Sorry to post and run- I’m not opposed to minimizing the number of government employees in principle and in the long run. However, putting them out of work en masse in the middle of a recession will make things worse by adding to the jobless rate. The ideal time to minimize government is when the economy is doing well- that way, these people will be able to find jobs.

It’s in the derivatives:

Government spending can decrease economic growth.

Same old ideas.

Yes.

Regards,
Shodan

I think this points to a problematic issue.

As has been noted upthread small, entrepreneurial businesses need help. Problem is we see the big companies tending to swamp out the little guys. Is a WalMart in your town putting all the local businesses out of business an improvement to the local economy?

Been awhile but I seem to recall Hughes Aircraft looking for a new place to plop a factory (or relocate) a decade or two ago.
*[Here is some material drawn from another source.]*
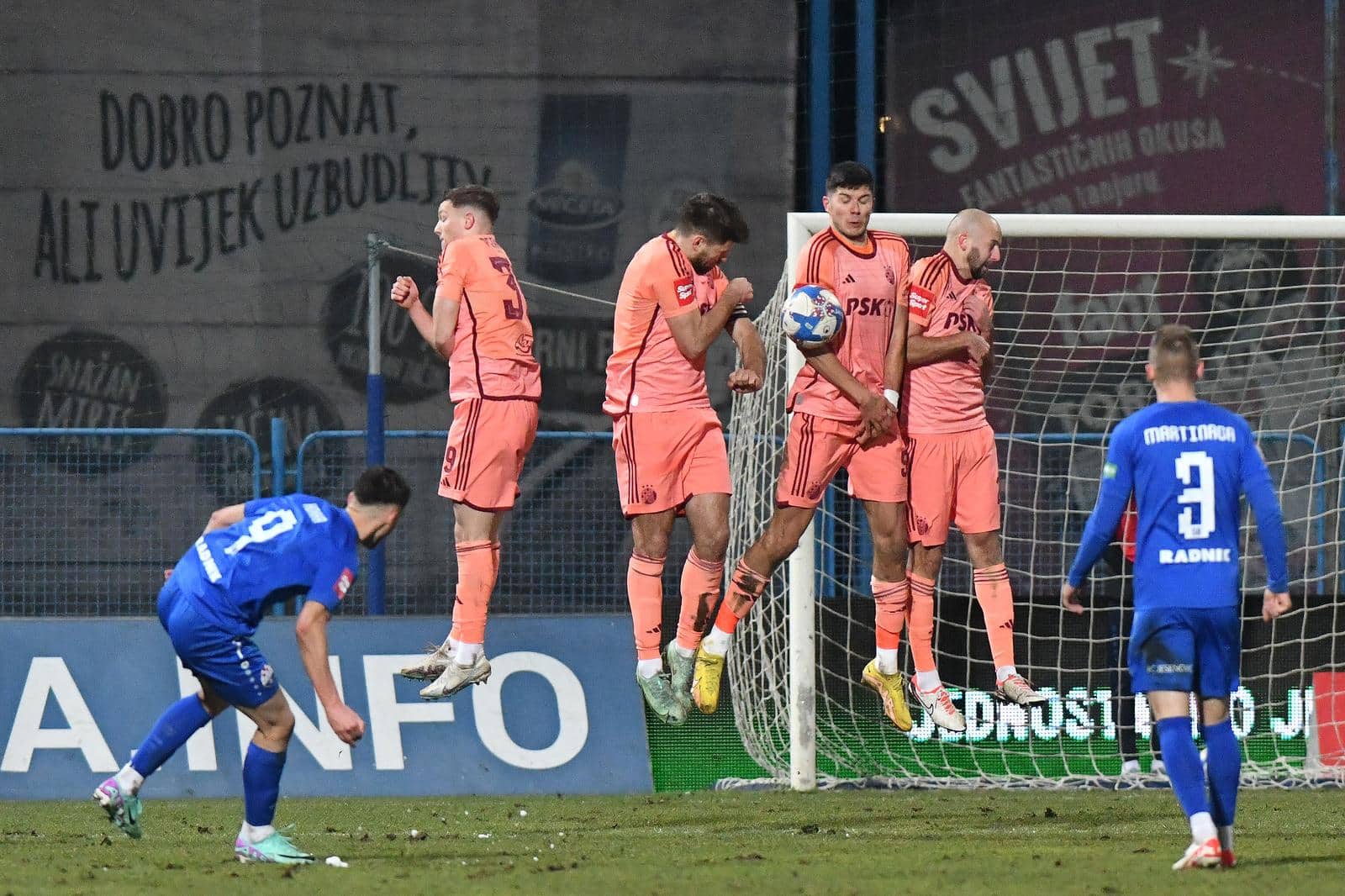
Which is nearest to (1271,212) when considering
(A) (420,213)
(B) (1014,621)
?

They were able to shop state governments and those governments, in an effort to get jobs, would promise tax breaks and other goodies. IIRC Arizona passed a bill that benefited only Hughes aircraft with tax breaks and such (been awhile so my memory of it is hazy). This is an advantage a small business cannot hope to get.

Not sure how you fix that but it is a race to the bottom as states compete for business. Something has to give eventually.

Bolding mine.

Yes, I feel it is. First of all, Wal-Mart only “puts out of business” stores which offer a lower value for your money. So, if I have to spend $25 on a nice shirt at the local Threads store, I’m out $25 for one shirt. At WM, I can buy a nice shirt for $14.99 and have almost $10 left to spend elsewhere.

That’s a clear economic benefit, isn’t it?